Orobets, who was first elected to parliament at the age of 25, quickly earned a reputation as a rights champion and foe of cronyism. She battled the endemic corruption overseen by Yanukovych.

Her belief that the nation that has long lived in the shadow of its eastern neighbor is emerging as truly independent is shared by many, especially in Kiev..

“Can you notice now that the Ukrainian nation starts to speak with one voice?” asks Petro Poroshenko, a candy magnate known as the "Chocolate King" and the only oligarch to support fully the Maidan uprising from the start. “The top priority is the territorial integrity of Ukraine. Of course there is an attempt to create (by Russia) a fifth column inside nine or 10 Ukrainian regions.”

Pro-Russian protests that disrupted yesterday a visit by a UN envoy to the eastern city of Donetsk were conducted by paid demonstrators or agent provocateurs from across the border in Russia, according to Poroshenko.
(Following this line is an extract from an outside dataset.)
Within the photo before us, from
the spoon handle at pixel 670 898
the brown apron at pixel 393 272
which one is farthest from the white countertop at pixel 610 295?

They lacked the organic spirit of the rebellion in Kiev, he said.

Orobets also speaks with awe at the bravery she witnessed in the street battles in Kiev to oust Yanukovych.
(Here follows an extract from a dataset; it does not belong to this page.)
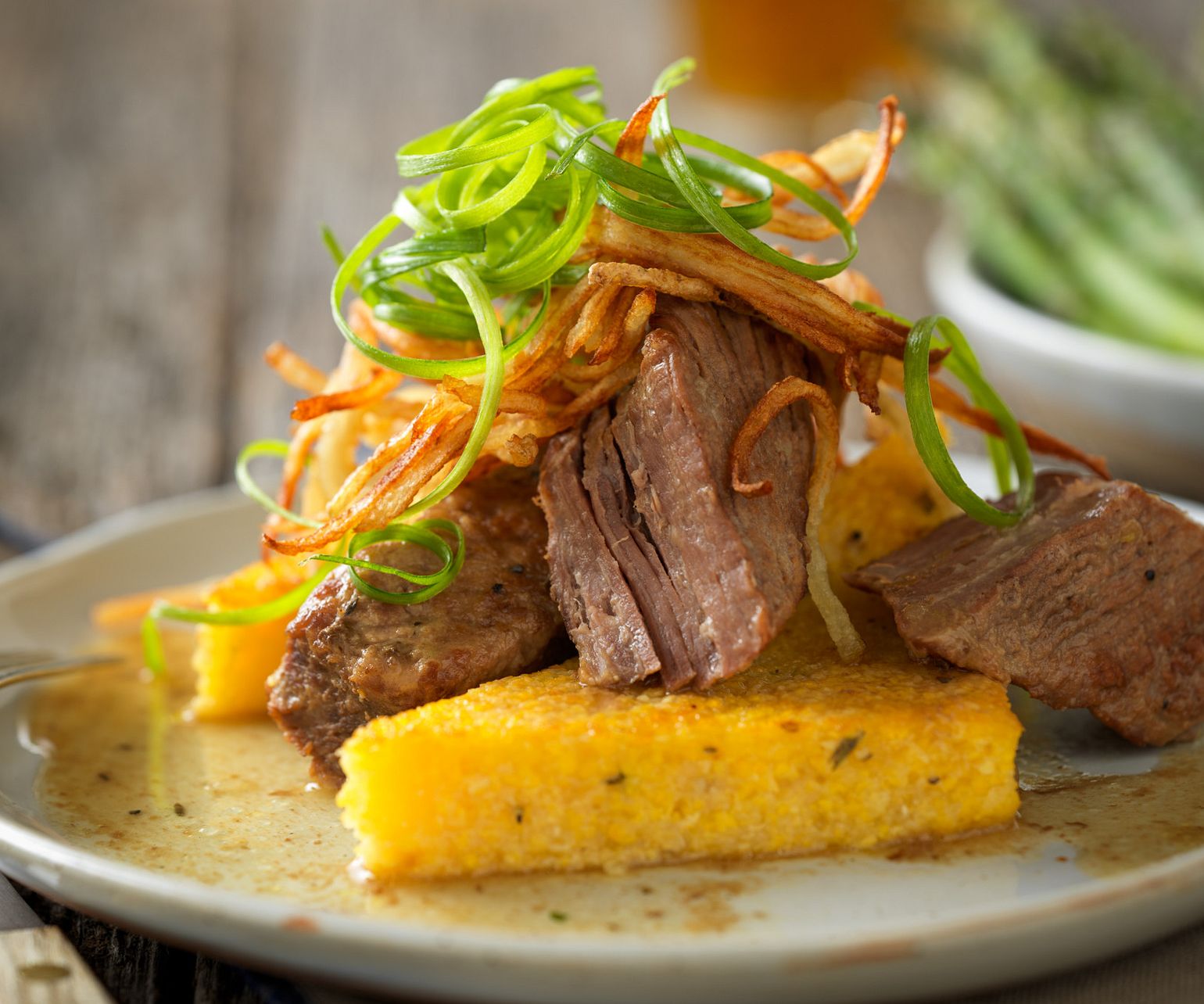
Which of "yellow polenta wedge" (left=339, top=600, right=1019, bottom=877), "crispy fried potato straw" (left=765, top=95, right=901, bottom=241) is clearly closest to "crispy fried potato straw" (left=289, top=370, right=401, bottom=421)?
"yellow polenta wedge" (left=339, top=600, right=1019, bottom=877)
“People were using shields against bullets,” she told FoxNews.com. “I saw such unexplainable acts of heroism. Ukrainians showed they are very brave. There were babushkas breaking up stones for the fighters to use. For four days, they fought with such ferocity.”
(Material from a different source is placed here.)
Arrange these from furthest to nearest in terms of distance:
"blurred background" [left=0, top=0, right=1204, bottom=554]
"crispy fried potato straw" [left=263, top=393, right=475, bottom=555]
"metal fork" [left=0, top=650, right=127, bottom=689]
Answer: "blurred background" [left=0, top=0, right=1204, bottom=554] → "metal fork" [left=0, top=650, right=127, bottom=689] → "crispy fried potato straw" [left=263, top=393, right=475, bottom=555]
And she is proud of the role she played.

“I had my own experiences with men training their automatic weapons on me because I was negotiating the capitulation of Berkut (riot police) units -- me as a woman, that was my job; that was my task,” she said.

Orobets' devotion to her homeland and to politics is in her blood. Her father, Yuriy Orobets, a Ukrainian politician who also took on political corruption, died in 2006 in strange circumstances in what officials claimed was the result of a car crash and a heart attack. Her father, who she worked for, had forewarned her of a possible “accident.”  She was elected to Ukraine’s parliament the following year.

Last June her husband, an investment banker, fled to the United States after threats and the start of a probe into dubious and likely politically motivated claims of tax evasion. She also later sent her daughters, ages 3 and 5, out of the country as the revolution developed.

Like other Ukrainian politicians, Orobets fears that Putin will try to keep Crimea and to mount a variety of destabilization efforts in eastern Ukraine.  And the West must help Ukraine to see that doesn’t happen, she said, adding: “We do not believe any word Putin says.”

“The nuclear state Russia has declared war on us and there is no government in the world ready for a war with Russia. We can’t win a war with Russia. What we can do is win the war in a diplomatic and informational sense.”

Already tipped as a future national leader, the self-assured Orobets says it isn’t uppermost in her mind that she may one day follow Yulia Tymoshenko, Ukraine’s first female prime minister, who was released from jail earlier this month and may run in May as a presidential candidate.

She doesn’t cite Tymoshenko, the leader of the party she belongs to, as a role model, though. Her exemplar is the late Israeli leader Golda Meir. “You know, she was born in Kiev. She helped create her country.”